PROBLEM STATEMENT :: Copy out every one of the rows below word for word, omitting the pictures.

SOURCE DATA ::
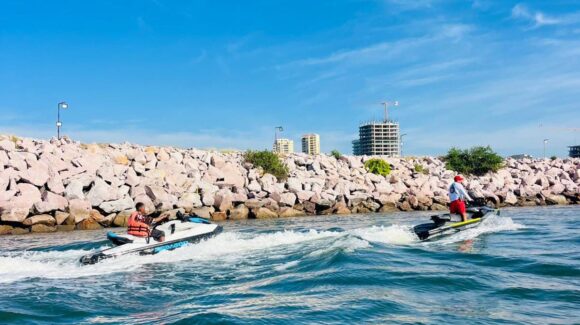 Salvavidas de Mazatlán, Sinaloa, atienden cuatro emergencias acuáticas este domingo 16 de noviembre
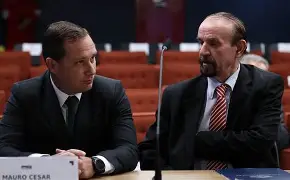 Defesa de Mauro Cid desafia perfil no Instagram e quer STF investigue autenticidade Defesa de Mauro Cid desafia perfil no Instagram e quer STF investigue autenticidade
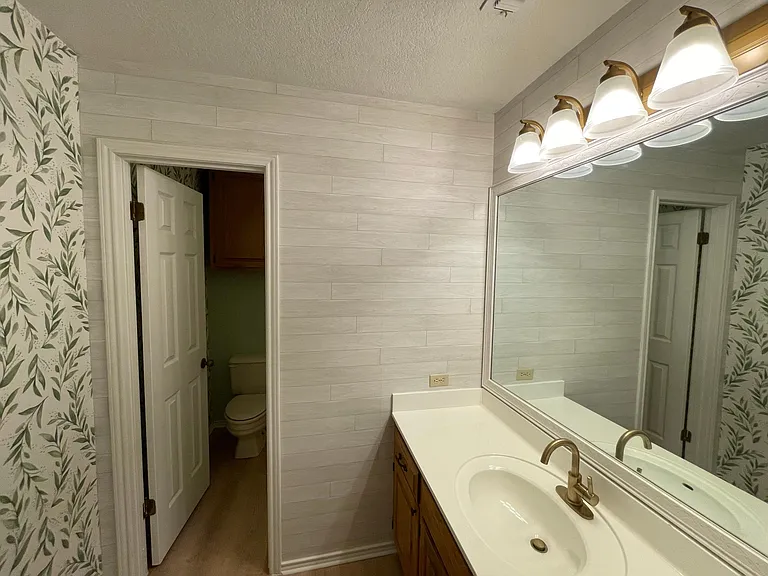 2745 Bandera Hwy #6 — Photo 9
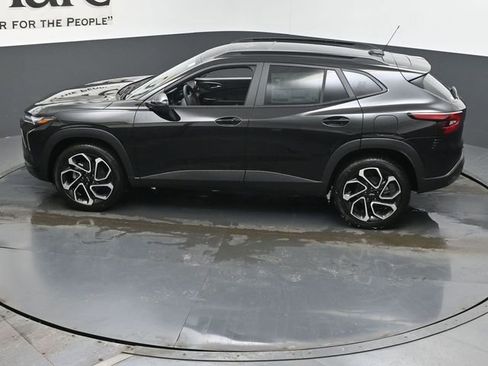 New 2026 Chevrolet Trax RS w/ Sunroof Package image 21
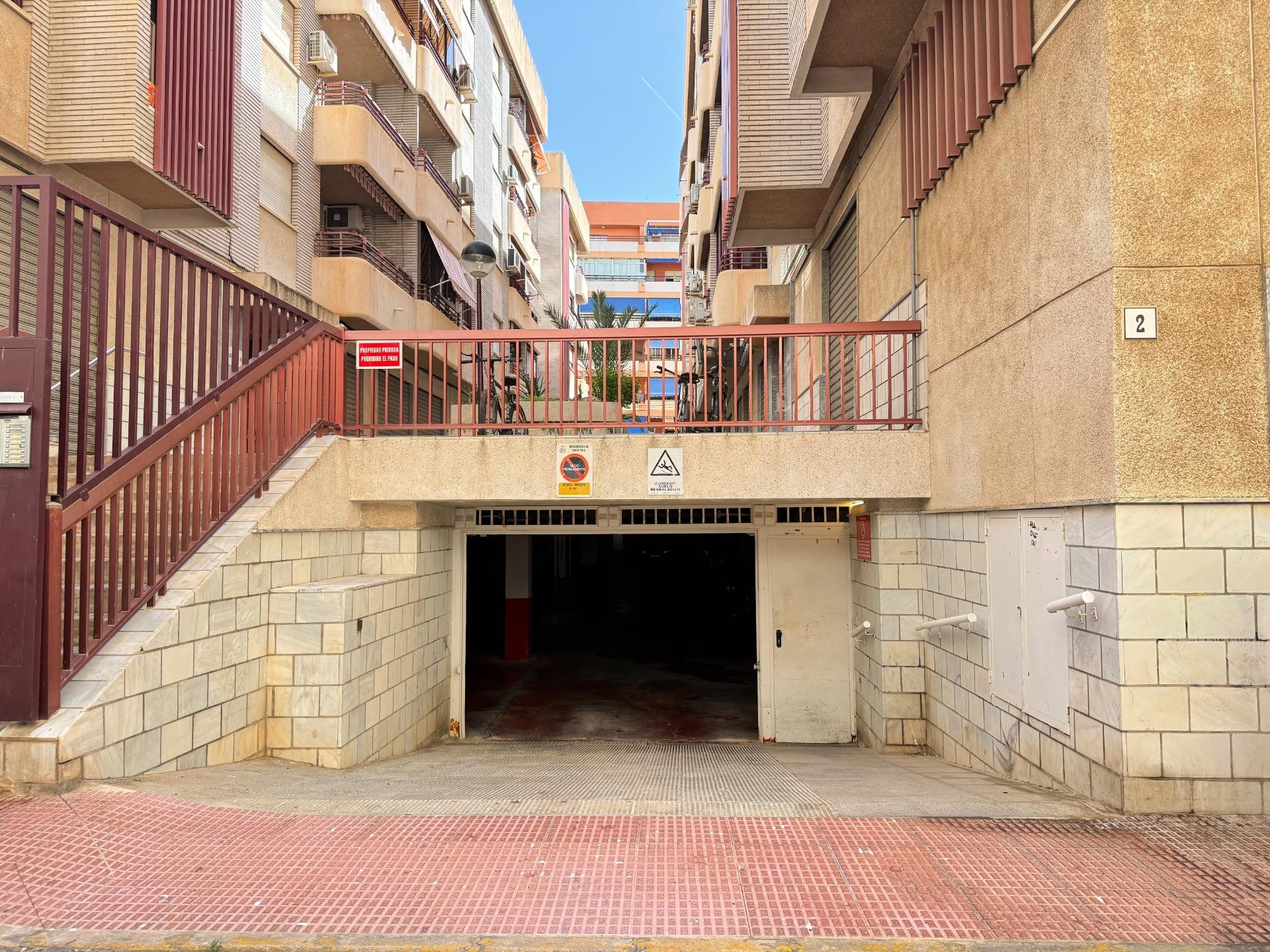 PLAZAS DE GARAJE CON TRASTERO JUNTO AL PUERTO DE SANTA POLA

EXPECTED ANSWER ::
 Salvavidas de Mazatlán, Sinaloa, atienden cuatro emergencias acuáticas este domingo 16 de noviembre
 Defesa de Mauro Cid desafia perfil no Instagram e quer STF investigue autenticidade Defesa de Mauro Cid desafia perfil no Instagram e quer STF investigue autenticidade
 2745 Bandera Hwy #6 — Photo 9
 New 2026 Chevrolet Trax RS w/ Sunroof Package image 21
 PLAZAS DE GARAJE CON TRASTERO JUNTO AL PUERTO DE SANTA POLA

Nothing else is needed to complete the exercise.